> [WHAT YOU HAVE TO DO]: Quote exactly the lines from the one with "Dyson potajemnie opracowuje roboty brownie" to the end of the data, both included; omit the pictures.

Pictures with short captions
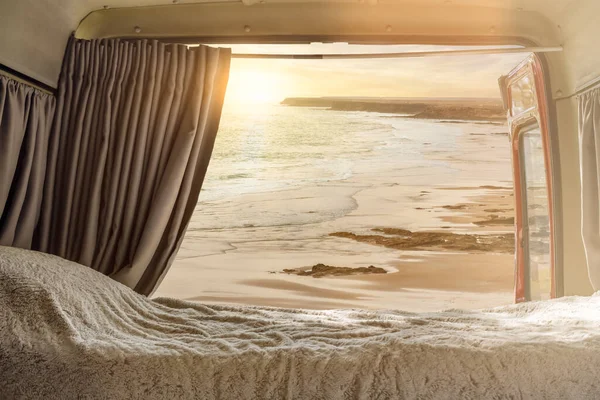 Vista Dentro Uma Campervan Adaptada Para Pôr Sol Praia Conceito Imagem De Stock
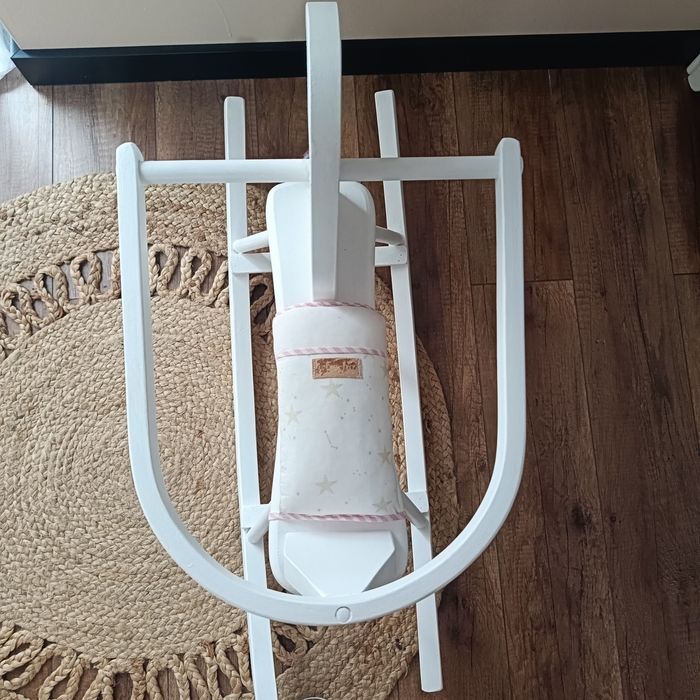 Drewniany konik na biegunach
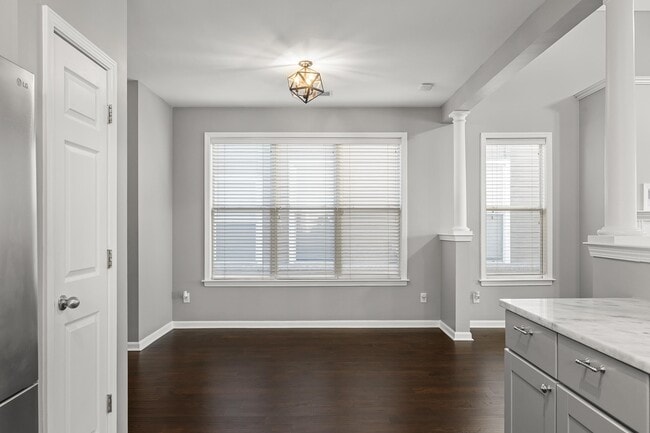 Building Photo - 1323 Island Ridge Dr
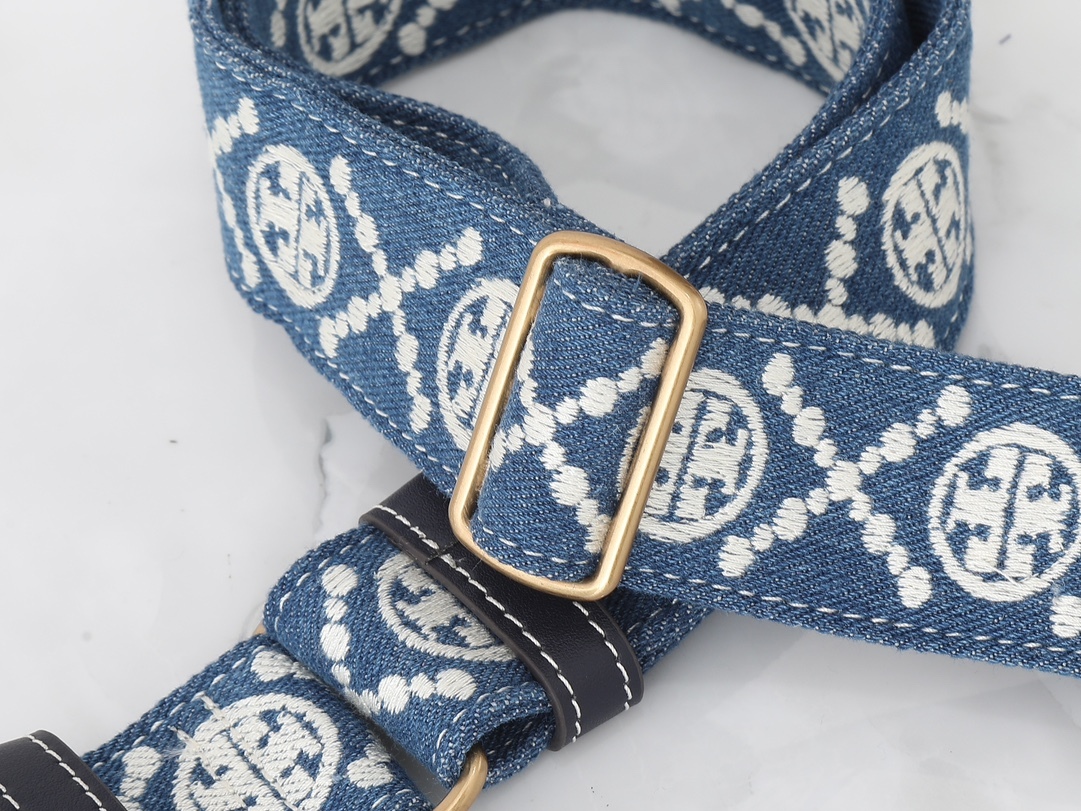 トリー バーチ「Tory Burch」ミラー デニム カメラバッグ ショルダー/クロスボディ デニムブルー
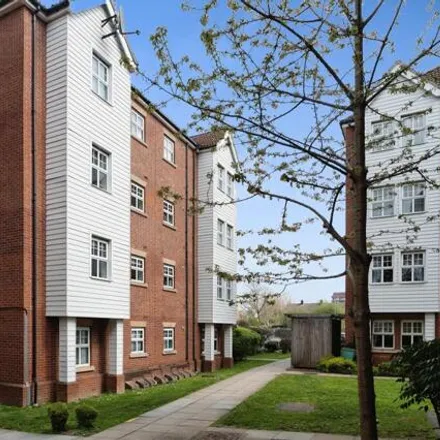 Buy this 2 bed apartment on unnamed road in Basildon, SS16 5GH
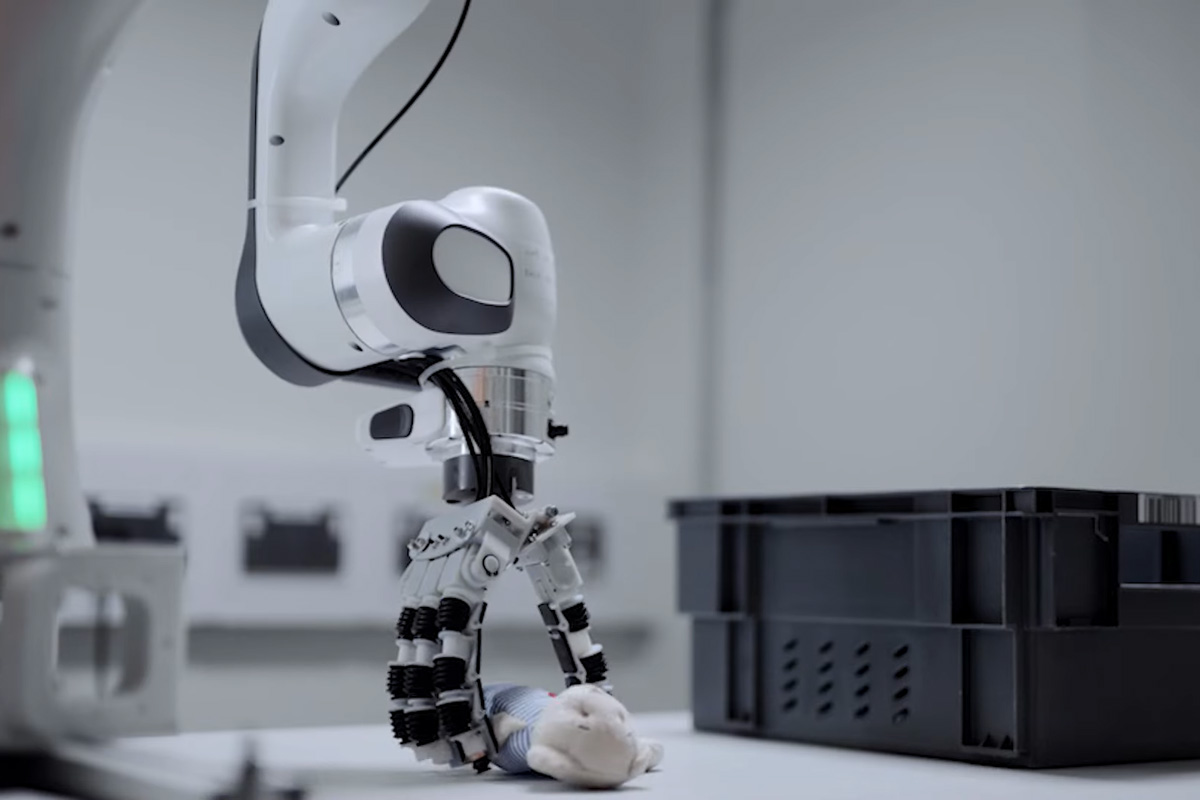 Dyson potajemnie opracowuje roboty brownie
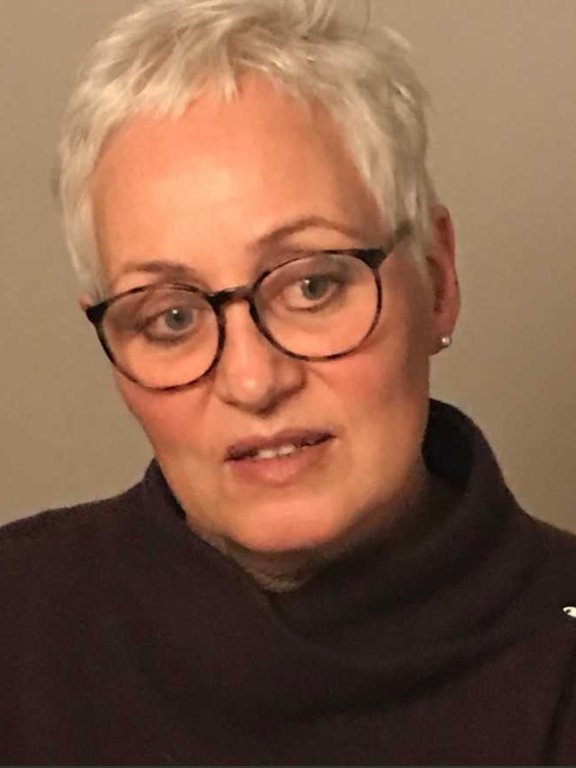 Ass.-Prof. Mag. Dr. Helga Ramsey-Kurz MA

> [RESPONSE TO THIS EXERCISE]:
 Dyson potajemnie opracowuje roboty brownie
 Ass.-Prof. Mag. Dr. Helga Ramsey-Kurz MA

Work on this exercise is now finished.